1 October 1941 as part of Operation Typhoon 2nd panzer group Guderian, Heinz Wilhelm / Guderian Army Group "Center" broke through the defense of its central sector 13th army Of the Bryansk Front A. I. Eremenko to the full depth and advanced 60 km. On 1 October, 24th Motorized Corps occupied Sevsk. The city was liberated by the 2nd Panzer Army on 2 March 1943 as part of the Dmitriev-Sevskaya operation, but on 27 March was again captured by the Germans. Finally released in September 1943 as part of the Bryansk operation.
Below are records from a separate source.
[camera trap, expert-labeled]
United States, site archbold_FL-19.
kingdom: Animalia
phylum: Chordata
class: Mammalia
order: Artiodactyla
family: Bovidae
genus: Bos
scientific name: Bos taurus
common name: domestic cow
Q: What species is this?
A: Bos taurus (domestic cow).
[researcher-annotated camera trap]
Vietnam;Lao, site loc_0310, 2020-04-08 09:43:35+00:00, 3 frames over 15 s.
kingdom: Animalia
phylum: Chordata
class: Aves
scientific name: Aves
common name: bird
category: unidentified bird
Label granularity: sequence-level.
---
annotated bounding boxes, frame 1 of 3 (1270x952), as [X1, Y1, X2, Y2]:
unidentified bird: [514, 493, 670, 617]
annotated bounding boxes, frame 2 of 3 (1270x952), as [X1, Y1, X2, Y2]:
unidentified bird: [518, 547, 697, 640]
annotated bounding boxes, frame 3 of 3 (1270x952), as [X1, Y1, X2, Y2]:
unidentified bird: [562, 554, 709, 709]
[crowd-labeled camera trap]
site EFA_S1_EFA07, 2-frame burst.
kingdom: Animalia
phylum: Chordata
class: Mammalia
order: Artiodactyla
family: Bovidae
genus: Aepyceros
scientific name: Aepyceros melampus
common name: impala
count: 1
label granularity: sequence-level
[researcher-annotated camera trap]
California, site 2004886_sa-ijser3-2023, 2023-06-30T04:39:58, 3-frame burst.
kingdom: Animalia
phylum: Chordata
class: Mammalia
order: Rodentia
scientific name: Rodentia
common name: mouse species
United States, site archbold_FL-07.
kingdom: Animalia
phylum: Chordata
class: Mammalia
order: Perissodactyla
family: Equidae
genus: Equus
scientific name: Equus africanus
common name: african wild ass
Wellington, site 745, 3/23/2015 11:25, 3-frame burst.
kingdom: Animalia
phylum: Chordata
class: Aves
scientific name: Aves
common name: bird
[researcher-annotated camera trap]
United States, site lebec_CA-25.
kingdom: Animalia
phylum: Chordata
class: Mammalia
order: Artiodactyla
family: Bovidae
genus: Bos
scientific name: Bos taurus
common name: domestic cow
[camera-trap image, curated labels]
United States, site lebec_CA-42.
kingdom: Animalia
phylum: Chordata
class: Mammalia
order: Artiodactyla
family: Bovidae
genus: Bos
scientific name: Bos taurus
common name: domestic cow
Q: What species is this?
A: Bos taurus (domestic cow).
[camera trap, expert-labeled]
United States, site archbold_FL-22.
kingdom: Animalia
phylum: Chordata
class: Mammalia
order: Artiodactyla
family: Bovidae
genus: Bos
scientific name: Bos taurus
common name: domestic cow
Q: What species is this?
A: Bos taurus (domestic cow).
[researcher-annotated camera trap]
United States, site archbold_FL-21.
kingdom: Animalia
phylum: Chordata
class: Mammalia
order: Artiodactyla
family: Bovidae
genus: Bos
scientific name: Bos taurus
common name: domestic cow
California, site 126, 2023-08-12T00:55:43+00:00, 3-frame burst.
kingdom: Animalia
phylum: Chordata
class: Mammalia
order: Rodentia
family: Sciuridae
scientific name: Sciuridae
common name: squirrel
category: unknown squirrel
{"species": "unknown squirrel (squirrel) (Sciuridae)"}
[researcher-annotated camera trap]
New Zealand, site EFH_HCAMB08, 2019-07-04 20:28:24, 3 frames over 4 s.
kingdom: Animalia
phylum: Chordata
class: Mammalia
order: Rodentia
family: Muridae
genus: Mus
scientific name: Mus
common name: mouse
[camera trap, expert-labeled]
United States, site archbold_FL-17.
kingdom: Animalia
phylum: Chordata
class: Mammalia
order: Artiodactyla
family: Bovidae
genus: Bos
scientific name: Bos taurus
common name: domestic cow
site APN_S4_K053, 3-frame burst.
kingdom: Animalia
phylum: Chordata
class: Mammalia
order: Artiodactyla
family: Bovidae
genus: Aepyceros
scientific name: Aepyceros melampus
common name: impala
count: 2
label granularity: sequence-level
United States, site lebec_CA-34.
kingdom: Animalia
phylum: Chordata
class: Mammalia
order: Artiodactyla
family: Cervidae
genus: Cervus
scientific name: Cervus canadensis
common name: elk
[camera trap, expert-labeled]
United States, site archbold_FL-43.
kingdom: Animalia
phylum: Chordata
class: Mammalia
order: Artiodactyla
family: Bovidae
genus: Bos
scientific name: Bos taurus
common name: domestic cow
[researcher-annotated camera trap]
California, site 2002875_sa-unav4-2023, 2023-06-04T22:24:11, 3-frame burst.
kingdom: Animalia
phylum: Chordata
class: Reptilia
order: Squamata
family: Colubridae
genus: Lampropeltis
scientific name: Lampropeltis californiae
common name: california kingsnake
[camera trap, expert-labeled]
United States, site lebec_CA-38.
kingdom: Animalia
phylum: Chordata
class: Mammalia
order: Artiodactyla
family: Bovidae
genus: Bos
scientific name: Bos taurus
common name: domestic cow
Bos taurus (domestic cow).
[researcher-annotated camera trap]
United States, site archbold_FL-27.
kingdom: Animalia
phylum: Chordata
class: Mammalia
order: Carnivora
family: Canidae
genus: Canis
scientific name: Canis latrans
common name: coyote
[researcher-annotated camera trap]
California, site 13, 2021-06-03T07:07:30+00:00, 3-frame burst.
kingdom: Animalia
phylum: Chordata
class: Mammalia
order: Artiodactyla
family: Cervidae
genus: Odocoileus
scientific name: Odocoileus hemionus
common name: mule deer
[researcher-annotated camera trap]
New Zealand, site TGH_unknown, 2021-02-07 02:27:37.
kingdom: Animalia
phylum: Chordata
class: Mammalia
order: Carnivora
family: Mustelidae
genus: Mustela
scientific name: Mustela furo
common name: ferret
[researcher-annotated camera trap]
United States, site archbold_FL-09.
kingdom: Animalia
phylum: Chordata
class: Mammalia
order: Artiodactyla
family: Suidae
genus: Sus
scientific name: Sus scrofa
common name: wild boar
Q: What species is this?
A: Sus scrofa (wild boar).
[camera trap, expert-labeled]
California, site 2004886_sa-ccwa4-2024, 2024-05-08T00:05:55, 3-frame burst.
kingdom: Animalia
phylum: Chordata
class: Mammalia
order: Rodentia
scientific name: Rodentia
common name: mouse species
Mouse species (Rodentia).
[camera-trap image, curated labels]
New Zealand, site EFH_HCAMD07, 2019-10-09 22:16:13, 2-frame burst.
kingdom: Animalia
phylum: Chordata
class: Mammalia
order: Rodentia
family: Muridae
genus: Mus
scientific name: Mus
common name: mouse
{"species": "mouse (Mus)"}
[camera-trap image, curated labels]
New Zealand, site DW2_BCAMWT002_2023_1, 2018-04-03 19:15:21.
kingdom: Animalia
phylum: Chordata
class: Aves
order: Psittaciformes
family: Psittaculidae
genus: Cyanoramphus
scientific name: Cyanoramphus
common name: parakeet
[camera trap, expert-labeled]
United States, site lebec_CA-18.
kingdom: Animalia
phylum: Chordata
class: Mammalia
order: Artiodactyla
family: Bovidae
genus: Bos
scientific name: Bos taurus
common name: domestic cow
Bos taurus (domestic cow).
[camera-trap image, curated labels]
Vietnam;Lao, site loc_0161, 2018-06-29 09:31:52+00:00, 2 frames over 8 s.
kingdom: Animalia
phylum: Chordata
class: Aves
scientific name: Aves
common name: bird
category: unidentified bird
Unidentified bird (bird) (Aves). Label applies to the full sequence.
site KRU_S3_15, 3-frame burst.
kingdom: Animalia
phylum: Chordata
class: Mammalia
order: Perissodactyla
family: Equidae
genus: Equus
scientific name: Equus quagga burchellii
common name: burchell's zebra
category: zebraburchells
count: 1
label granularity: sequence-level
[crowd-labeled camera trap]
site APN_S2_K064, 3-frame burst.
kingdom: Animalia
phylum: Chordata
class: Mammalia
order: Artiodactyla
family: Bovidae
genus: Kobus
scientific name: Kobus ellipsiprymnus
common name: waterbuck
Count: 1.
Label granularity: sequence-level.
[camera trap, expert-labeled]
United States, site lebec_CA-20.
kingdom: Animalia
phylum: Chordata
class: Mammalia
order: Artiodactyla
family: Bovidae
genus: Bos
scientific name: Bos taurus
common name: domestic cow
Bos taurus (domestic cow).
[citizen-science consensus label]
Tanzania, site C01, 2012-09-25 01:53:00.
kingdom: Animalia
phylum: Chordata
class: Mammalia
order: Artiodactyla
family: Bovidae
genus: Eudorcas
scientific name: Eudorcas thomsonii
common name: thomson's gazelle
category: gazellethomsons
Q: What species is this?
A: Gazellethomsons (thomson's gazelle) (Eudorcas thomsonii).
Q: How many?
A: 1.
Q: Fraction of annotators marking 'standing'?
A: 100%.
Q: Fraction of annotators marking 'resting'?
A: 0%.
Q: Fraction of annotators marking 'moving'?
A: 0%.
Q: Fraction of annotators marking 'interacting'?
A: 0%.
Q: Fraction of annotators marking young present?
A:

==Administrative and municipal status==
Within the framework of administrative divisions, Sevsk serves as the administrative center of Sevsky District. As an administrative division, it is, together with four rural localities, incorporated within Sevsky District as Sevsky Urban Administrative Okrug. As a municipal division, Sevsky Urban Administrative Okrug is incorporated within Sevsky Municipal District as Sevskoye Urban Settlement.

==Architecture==
Architectural monuments include the remnants of defensive walls of the medieval fortress and the churches of Kazan Virgin (1760), Ascension (1765), and Sts. Peter and Paul (1809). Sevsk used to have two cathedrals, one dating to 1782 and another to 1811. Both cathedrals were destroyed during Stalin's rule, but their bell towers still stand.